Anyway, the new chancellor of the exchequer has the opportunity, and the obligation, to stun the nation and support the economy as it faces some rather well-published dangers – the coronavirus outbreak, Brexit, and the general lack of unleashed potential that we were promised would flood the country after 31 January. We got some less pleasant flooding instead, you might have noticed.
So this is no time for fiscal conservatism and rigid adherence to arbitrary rules about borrowing. The economy needs help and it needs help urgently. Building new railways lines, a 5G network, flood defences and bridges across the Irish Sea are all very well, but they are slow burners. The economy needs its medicine, a substantial and eye-catching confidence-building cash injection, now.
What to do?
Fortunately, there is a fairly promising precedent. In the financial crisis of 2008, the Labour chancellor, Alistair Darling, cut VAT, from 17.5 per cent to 15 per cent. That was smart enough – an immediate first-thing-in-the-morning impact on sales and consumer spending, getting people into the shops (assuming the entire nation is not going into self-isolation). The even smarter bit was that the chancellor made it a temporary cut, a one-year only offer. Imagine if Sunak slashed VAT back from its current 20 per cent (where George Osborne raised it to in 2011) back to 15 per cent, but warned that it would be back up again in 2021. It had a major impact in 2008-09, and would do so again now. You might not think a tenner off a new iPad would make much difference to people, but it seems it does, even if only means shoppers bring their existing purchasing intentions forward.
Indeed Sunak could have more fun by cutting the current 5 per cent on gas and electricity bills to zero. A temporary cut during the UK’s post-Brexit transition period is permitted if it is approved by the European Council; it is hard to see them trying to stop a former member attempt to rescue its economy in this way. Again, the rate could go back up in the New Year. I can see there is a green argument against the move, but we all need to keep warm during this coronavirus outbreak, don’t we?
I would go further, though, as they say at the despatch box on Budget day. Cutting VAT is progressive move, because it helps poorer consumers disproportionately, but another rapid way to boost spending power is to raise benefits, because they are mostly spent and not saved, for obvious reasons. An immediate cash payment to everyone on the old age pension or in receipt of Universal Credit and other benefits would do the trick – say a few hundred quid. There would then be no difficulty in trying to claw back an increase in the monthly rates of benefit when the emergency has passed.

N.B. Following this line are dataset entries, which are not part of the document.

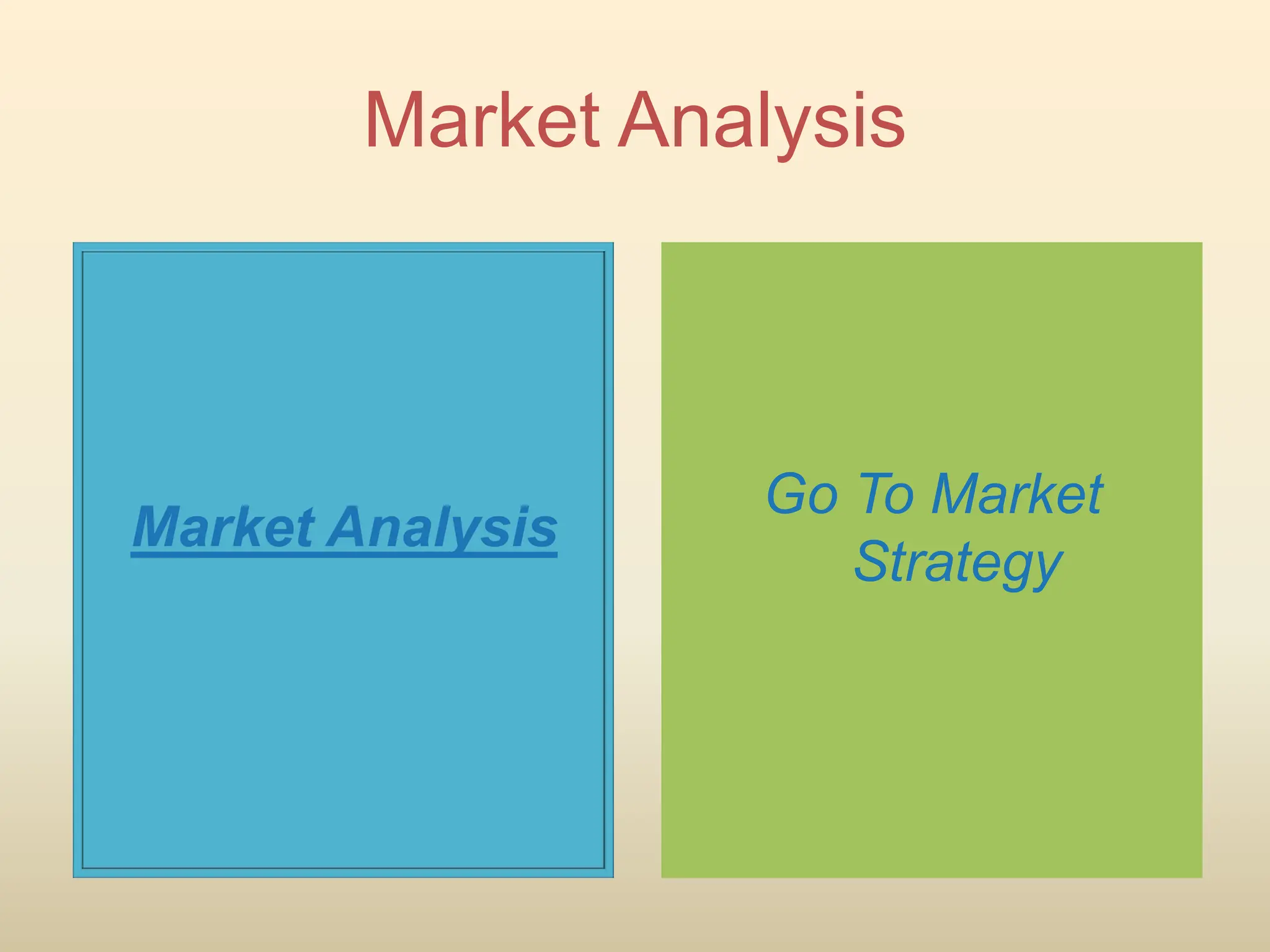 Market Analysis

Market Analysis

Go To Market Strategy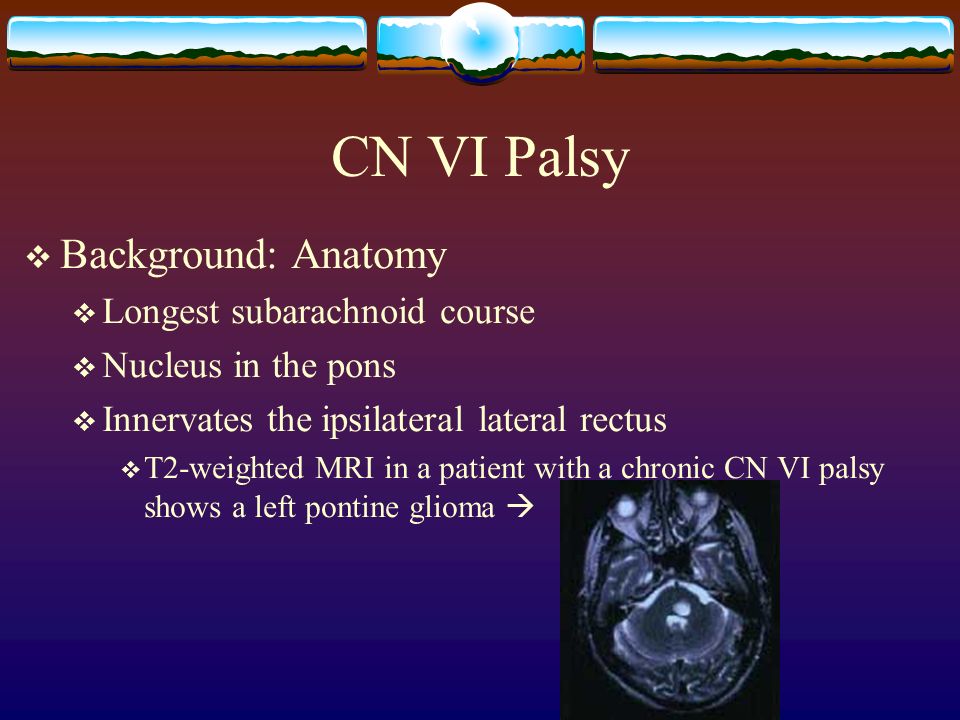 CN VI Palsy

❖ Background: Anatomy

❖ Longest subarachnoid course

❖ Nucleus in the pons

❖ Innervates the ipsilateral lateral rectus

❖ T2-weighted MRI in a patient with a chronic CN VI palsy shows a left pontine glioma →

Of course, the chancellor would have to borrow even more to pay for this largesse, though he could lessen the impact on the national debt by slowing spending on the government’s huge capital projects – they can wait a few months longer. Cutting VAT and one-off special benefits and pension payment would be popular moves and would help the most vulnerable in society who have had such a rough time with the roll-out of Universal Credit – but above all would lead the world in showing how a national government can take bold action at a time of global crisis. Like I say, Rishi Sunak can save the world. I hope Downing Street will let him.